▶ _THE TASK_: Look for the string "common" in the listing below, then copy every line that has it.

▶ _LISTED RECORDS_:
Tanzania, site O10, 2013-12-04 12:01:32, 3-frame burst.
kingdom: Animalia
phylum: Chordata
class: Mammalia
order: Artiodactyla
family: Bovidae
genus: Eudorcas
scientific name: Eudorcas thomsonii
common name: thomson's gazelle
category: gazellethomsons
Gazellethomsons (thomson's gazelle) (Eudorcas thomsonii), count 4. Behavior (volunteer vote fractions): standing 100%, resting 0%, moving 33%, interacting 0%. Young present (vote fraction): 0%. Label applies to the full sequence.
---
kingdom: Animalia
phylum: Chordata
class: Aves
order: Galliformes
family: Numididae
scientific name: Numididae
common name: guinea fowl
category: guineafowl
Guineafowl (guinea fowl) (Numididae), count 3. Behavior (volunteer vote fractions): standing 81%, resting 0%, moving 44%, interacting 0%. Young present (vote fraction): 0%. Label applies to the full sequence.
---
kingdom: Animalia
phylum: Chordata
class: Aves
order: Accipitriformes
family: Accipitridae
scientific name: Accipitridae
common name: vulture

▶ _WRITTEN ANSWER_:
common name: thomson's gazelle
common name: guinea fowl
common name: vulture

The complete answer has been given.